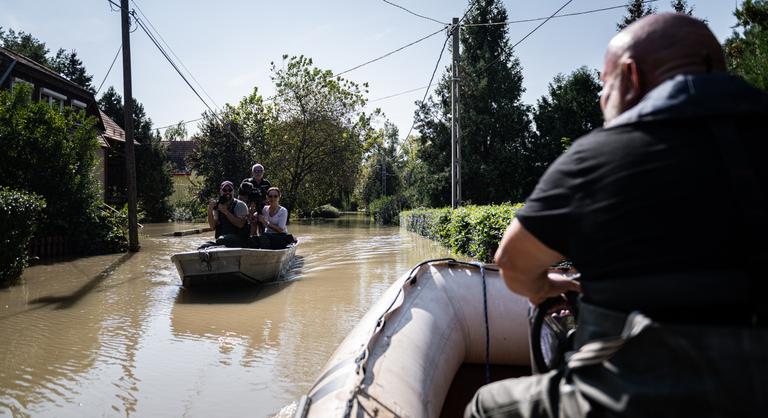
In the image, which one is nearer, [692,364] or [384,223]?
[692,364]

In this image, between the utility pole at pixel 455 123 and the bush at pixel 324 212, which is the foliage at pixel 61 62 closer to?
the bush at pixel 324 212

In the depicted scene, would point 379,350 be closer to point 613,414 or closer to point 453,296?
point 453,296

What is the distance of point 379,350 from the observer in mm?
2740

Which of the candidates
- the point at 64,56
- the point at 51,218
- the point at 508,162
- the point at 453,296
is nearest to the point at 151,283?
the point at 51,218

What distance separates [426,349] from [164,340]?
433 cm

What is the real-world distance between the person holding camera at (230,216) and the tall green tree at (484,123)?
24.1 meters

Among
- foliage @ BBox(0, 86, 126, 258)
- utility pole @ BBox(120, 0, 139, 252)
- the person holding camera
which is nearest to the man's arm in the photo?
the person holding camera

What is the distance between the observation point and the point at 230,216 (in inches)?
353

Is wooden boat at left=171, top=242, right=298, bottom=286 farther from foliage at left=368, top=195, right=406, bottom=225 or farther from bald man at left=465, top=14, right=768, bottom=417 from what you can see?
foliage at left=368, top=195, right=406, bottom=225

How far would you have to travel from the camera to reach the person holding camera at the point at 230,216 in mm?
8938

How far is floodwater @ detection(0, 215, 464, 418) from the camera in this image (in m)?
4.52

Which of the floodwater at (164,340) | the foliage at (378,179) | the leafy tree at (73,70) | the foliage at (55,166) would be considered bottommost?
the floodwater at (164,340)

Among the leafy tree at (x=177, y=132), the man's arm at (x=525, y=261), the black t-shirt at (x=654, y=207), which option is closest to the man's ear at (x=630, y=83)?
the black t-shirt at (x=654, y=207)

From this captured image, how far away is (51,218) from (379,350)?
13.4m
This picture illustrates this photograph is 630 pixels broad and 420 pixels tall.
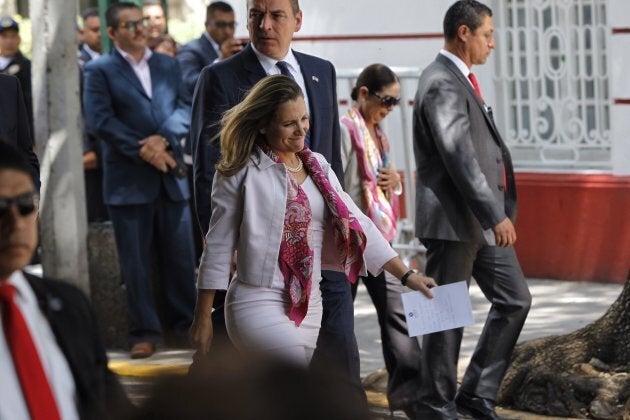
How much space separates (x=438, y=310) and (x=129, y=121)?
4066 millimetres

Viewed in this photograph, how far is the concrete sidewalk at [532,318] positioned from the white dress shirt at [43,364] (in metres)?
5.10

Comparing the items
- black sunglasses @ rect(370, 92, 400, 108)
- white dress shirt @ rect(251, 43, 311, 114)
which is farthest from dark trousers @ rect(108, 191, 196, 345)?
white dress shirt @ rect(251, 43, 311, 114)

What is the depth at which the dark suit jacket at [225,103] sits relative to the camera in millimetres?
6305

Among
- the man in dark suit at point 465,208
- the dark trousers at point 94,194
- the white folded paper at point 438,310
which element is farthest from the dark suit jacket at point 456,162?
the dark trousers at point 94,194

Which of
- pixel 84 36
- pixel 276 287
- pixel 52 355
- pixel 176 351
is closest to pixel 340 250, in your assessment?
pixel 276 287

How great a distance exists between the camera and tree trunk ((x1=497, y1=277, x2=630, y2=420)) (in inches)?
292

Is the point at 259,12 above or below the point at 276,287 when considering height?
above

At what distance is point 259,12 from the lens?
6312 mm

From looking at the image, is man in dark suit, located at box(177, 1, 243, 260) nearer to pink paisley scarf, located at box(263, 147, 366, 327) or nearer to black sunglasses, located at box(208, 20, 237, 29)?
black sunglasses, located at box(208, 20, 237, 29)

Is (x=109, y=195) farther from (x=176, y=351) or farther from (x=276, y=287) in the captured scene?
(x=276, y=287)

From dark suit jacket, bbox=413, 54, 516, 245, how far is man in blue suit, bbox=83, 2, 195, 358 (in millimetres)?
2758

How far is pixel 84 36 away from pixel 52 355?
39.9ft

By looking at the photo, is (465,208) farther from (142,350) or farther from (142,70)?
(142,70)

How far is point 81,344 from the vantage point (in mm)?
3094
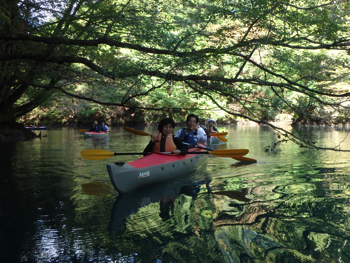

══════════════════════════════

▸ CHALLENGE: State how many lines in the data above contain the word "captured". Reply with the number alone.

▸ RESULT: 2